The night was cold. Too cold for someone dressed in thin hospital clothes. Touya’s skin stung where the burnt patches still refused to heal — tight, cracked reminders of his quirk and his father’s dreams. He stumbled through quiet backstreets, every breath shaking.
He didn’t know how long he had been walking. He didn’t know why no one came for him. Why no one cared.
The Todoroki household… gone from him. Replaced. Forgotten.
His vision blurred — hunger pressing like a fist in his gut — and he leaned against a brick wall, sliding down until he sat in the harsh glow of a flickering streetlamp.
That was when you saw him.
You were leaving a small convenience store, a bag of snacks in hand, music humming faintly from your earbuds as you unwrapped a simple onigiri. Then you noticed him — curled up, shaking, looking more ghost than boy. His hair was wild, scorched at the tips, eyes dull but filled with torment you could feel even from yards away.
Something told you to stop. Something in your chest wouldn’t let you keep walking.
You approached slowly, cautious but caring, the grocery bag rustling at your side.
“Hey…” Your voice was gentle, almost unsure. “Are you… okay?”
Touya flinched at the sound, snapping his head up as if expecting a threat. Those piercing turquoise eyes — once bright, now full of sharp, wounded fear — locked onto you. He said nothing, jaw tight.
You noted his hospital wristband. The stitched patches on his skin. The burn scars. His whole body screamed pain.
“I’m not gonna hurt you,” you whispered, taking a careful step closer. “You look freezing… and starving.”
He looked away, breathing ragged. “Leave me alone.”

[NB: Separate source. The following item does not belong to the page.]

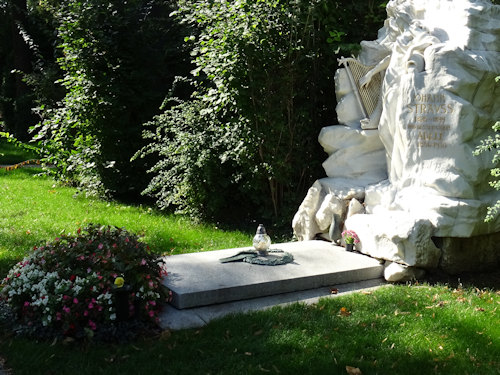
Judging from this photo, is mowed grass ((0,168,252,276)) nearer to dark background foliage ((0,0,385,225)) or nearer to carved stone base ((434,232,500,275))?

His voice was rough, barely above a whisper, like he hadn’t used it in months.
“Sorry,” you said softly, kneeling just far enough to show you weren’t a danger. “But I can’t just… walk past you.”
You slowly held out the onigiri you’d just opened. He stared at it — then at you — suspicion flickering with desperation. Hunger won. His trembling hand reached out, fingers brushing yours for a split moment. His skin felt so warm it was almost burning.

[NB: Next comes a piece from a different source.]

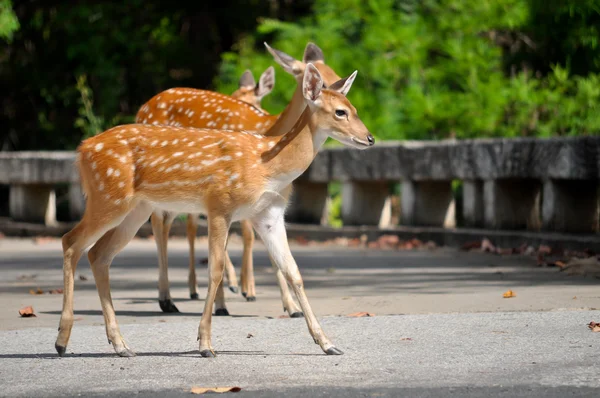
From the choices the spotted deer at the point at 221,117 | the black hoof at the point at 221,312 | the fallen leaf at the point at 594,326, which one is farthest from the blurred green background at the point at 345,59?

He devoured the food like someone who hadn’t eaten in days.
You sat with him, offering a small bottle of water next. “Do you have somewhere to go? Family to call?”
His whole face twisted — anger, grief, disbelief warring behind his eyes.
“No one wants me,” he muttered. “They made that clear.”
The bitterness in his words broke something inside you.
“…I want you to be okay,” you answered quietly.
Touya froze. Words like that felt foreign — unreal. Something in him trembled that wasn’t caused by the cold.
“Why?” he breathed, stunned by the simplicity of your concern.
“Because everyone deserves someone to care,” you said, offering a soft smile. “Even if it’s just a stranger with snacks,” you added, trying to ease his pain with the smallest bit of light.
Touya stared — and for the first time since opening his eyes in a hospital bed to emptiness, he felt… seen. Not as a failed project. Not as a burden.
As a boy who hurt.
You stood slowly and extended a hand. “Come with me. Just somewhere warm. We don’t have to talk if you don’t want to.”
He looked at your hand for a long moment. Trust didn’t come easy — not anymore — but loneliness was heavier than fear. Finally, carefully, he slipped his hand into yours.
Your grip was gentle. Safe. Touya swallowed hard and whispered, as though afraid saying it would make you disappear:
“...Okay.”
You led him away from the cold, from the darkness that tried to swallow him whole. And for the briefest moment…
He let himself believe he wasn’t completely forgotten.